Un cameraman in politica: WALTER VELTRONI

Ogni volta che sentiamo Silvio Berlusconi accusare di qualcosa Walter Veltroni, cerchiamo di scoprigli sotto i baffi che non ha, un sorriso. Il Cavaliere sa benissimo che il cattivo esempio italiano dato a tutto il mondo di far nascere reti nazionali appartenenti ad un solo soggetto, senza il consenso di fondo del sagrestano dell'allora Pci, non ci sarebbe stato.
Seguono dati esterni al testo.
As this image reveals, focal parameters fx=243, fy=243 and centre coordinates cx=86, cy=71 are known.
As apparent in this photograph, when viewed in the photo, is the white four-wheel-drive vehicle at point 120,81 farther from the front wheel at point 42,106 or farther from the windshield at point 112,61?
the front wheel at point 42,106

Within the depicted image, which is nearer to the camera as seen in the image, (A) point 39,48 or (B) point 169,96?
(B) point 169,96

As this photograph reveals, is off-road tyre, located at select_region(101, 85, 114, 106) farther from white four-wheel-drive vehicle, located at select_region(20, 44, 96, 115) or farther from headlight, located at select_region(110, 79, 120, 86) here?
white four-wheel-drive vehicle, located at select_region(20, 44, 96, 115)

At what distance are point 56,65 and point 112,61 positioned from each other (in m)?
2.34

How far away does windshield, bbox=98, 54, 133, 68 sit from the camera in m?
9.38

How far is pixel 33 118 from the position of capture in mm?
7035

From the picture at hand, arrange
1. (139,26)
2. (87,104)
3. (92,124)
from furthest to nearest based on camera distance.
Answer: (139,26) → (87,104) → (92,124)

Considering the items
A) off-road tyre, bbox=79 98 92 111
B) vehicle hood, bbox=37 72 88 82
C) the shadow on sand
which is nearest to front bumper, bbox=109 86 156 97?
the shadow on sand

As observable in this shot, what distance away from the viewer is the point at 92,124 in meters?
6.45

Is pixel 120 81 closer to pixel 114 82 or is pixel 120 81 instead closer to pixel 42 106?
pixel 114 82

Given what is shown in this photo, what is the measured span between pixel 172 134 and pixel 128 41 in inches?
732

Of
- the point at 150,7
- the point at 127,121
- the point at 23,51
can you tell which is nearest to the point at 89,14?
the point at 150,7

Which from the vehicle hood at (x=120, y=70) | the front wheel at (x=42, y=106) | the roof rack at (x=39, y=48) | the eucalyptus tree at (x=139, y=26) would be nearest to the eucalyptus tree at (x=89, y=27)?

Al CAF si aggiunse una V, quella di Veltroni, responsabile di "Stampa e propaganda", che si guardò bene dal mobilitare deputati, senatori e tanto meno la sua stampa; e quanto alla propaganda, secondo una disastrosa prassi consociativa, faceva credere esistesse una opposizione che in effetti non c'era.  
Infatti, all'epoca della gestazione della legge Mammì, non era raro imbattersi in una strana coppia in fitto parlottio lungo il corridoio davanti alla 7a Commissione cultura al quarto piano di Montecitorio, composta dal Nostro e dal "socialista" Ugo Intini tenuto sottobraccio.  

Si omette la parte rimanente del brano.